Huckabee told the AP that "homosexuality is an aberrant, unnatural and sinful lifestyle," and called for isolating people with AIDS. That was a position, by the way, that the venerable Reagan had firmly rejected five years earlier. In 1997, then-Arkansas Gov. Huckabee pushed for a reaffirmation of the state's sodomy law, and in 1998 he compared homosexuality to necrophilia.
Huckabee says his rise in the polls can only be attributed to God's will. He endorsed the Southern Baptist Convention's declaration that "A wife is to submit herself graciously to the servant leadership of her husband." He says he entered politics to "take this nation back for Christ."

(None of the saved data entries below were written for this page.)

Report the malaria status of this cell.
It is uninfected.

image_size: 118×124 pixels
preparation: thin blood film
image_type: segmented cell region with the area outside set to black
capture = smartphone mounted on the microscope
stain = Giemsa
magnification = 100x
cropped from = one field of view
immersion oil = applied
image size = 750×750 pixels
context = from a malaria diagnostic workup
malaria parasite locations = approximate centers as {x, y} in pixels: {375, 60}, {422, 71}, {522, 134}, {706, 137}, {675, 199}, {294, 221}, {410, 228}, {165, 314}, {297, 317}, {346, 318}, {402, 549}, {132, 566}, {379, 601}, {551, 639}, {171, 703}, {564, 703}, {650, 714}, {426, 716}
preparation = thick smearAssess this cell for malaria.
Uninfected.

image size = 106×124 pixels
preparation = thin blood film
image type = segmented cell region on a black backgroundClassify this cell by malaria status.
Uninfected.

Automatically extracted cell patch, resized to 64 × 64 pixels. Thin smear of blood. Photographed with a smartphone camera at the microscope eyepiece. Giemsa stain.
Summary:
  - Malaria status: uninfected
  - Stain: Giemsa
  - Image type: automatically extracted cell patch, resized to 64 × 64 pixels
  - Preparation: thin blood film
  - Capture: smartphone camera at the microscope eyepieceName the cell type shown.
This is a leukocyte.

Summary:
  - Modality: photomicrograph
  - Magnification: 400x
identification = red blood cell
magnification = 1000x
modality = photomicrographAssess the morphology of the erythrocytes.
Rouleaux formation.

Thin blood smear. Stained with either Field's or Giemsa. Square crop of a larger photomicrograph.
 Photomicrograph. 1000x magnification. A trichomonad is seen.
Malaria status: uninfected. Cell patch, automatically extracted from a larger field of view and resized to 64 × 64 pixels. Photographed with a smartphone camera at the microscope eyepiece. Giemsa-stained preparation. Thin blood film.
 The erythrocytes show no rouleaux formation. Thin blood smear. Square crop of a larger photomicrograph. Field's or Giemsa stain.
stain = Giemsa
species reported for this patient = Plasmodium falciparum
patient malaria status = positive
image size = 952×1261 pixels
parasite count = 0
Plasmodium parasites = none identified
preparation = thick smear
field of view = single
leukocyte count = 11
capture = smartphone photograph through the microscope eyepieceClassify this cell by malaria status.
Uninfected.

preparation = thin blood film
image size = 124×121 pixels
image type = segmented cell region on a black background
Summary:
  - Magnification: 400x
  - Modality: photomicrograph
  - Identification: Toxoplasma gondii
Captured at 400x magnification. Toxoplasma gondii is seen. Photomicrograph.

Huckabee is the least libertarian candidate in this race, and the whole column is worth a read. That said, Huckabee's christian universalism does lend itself to some libertarian-friendly positions. Despite the loathsome rhetoric he has adopted to placate the Tancredo/Dobbs cabal, Huckabee has more liberal instincts on immigration than any Democratic candidate. He is also the least likely drug warrior of any candidate other than Paul; Huckabee believes in redemption and he is not fond of locking up entire populations of young men. Here's the Houston Chronicle:
Dana Reece, another defense lawyer, told of one client who received a life sentence for selling six grams of crack cocaine. "He'd still be in prison today if it weren't for Governor Huckabee," Reece said. "How many politicians, she asked, would stick their necks out for a crack dealer?"
"This was a political hot potato, and he knew it," Cory Cox said of his former boss. "But he had a conviction that people could better themselves, and he was open-minded to the idea that a poor black man from east Arkansas convicted by an all-white jury just may have been a victim of injustice."
This seems like a good time to link to Radley Balko's "The Case of Cory Maye."